Non-GAAP Financial Measures

To supplement the condensed consolidated financial statements, which are prepared and presented in accordance with accounting principles generally accepted in the United States ("GAAP"), the Company uses, and this press release contains references to, the non-GAAP financial measures of financial performance listed below.

  • Bookings represent executed sales contracts received by the Company that are either recorded immediately as revenue or as deferred revenue.
  • Adjusted EBITDA is GAAP net income/(loss) plus interest income and expense, other income/expense, income tax benefit and expense, impairment, depreciation, amortization, stock-based compensation, and restructuring expenses. In addition, Adjusted EBITDA excludes "Other" items related to the litigation with Google Inc., consulting and other related costs associated with the development and implementation of the accelerated strategy and cost reductions, non-restructuring wind down and severance costs, and transaction and other costs associated with mergers and acquisitions, as well as all adjustments related to recording the non-cash tax valuation allowance for deferred tax assets. Adjusted EBITDA for prior periods has been revised to conform to current definition.
*-*-*
_THE TASKS_
**a)** According to the non-GAAP measures text, what do bookings represent?
**b)** From the non-GAAP measures text, reproduce the passage starting with "To supplement the" and going on through "as deferred revenue.".

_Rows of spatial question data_
*-*-*
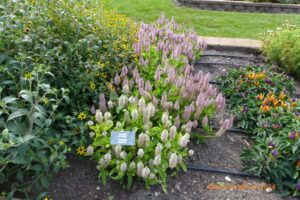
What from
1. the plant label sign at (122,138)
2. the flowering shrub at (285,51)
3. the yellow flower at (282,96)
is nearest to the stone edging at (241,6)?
the flowering shrub at (285,51)

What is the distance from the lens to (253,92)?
395 cm

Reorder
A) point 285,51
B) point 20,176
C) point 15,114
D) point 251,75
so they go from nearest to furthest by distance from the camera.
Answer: point 15,114
point 20,176
point 251,75
point 285,51

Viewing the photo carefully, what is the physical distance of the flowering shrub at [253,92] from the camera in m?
3.62

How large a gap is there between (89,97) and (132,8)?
185 inches

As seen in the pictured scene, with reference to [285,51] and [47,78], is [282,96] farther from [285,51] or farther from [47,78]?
[47,78]

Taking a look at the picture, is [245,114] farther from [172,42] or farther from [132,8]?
[132,8]

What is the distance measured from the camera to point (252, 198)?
2.84m

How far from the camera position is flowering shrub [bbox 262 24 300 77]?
4574 millimetres

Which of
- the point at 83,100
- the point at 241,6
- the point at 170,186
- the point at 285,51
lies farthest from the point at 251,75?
the point at 241,6

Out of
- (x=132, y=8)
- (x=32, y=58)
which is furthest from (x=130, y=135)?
(x=132, y=8)

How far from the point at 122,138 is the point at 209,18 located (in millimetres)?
5046

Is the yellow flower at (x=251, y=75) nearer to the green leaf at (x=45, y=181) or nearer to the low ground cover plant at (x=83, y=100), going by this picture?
*-*-*
_RESULTS OF THE EXERCISE_
**a)** Executed sales contracts received by the Company that are either recorded immediately as revenue or as deferred revenue.

**b)**
To supplement the condensed consolidated financial statements, which are prepared and presented in accordance with accounting principles generally accepted in the United States ("GAAP"), the Company uses, and this press release contains references to, the non-GAAP financial measures of financial performance listed below.

  • Bookings represent executed sales contracts received by the Company that are either recorded immediately as revenue or as deferred revenue.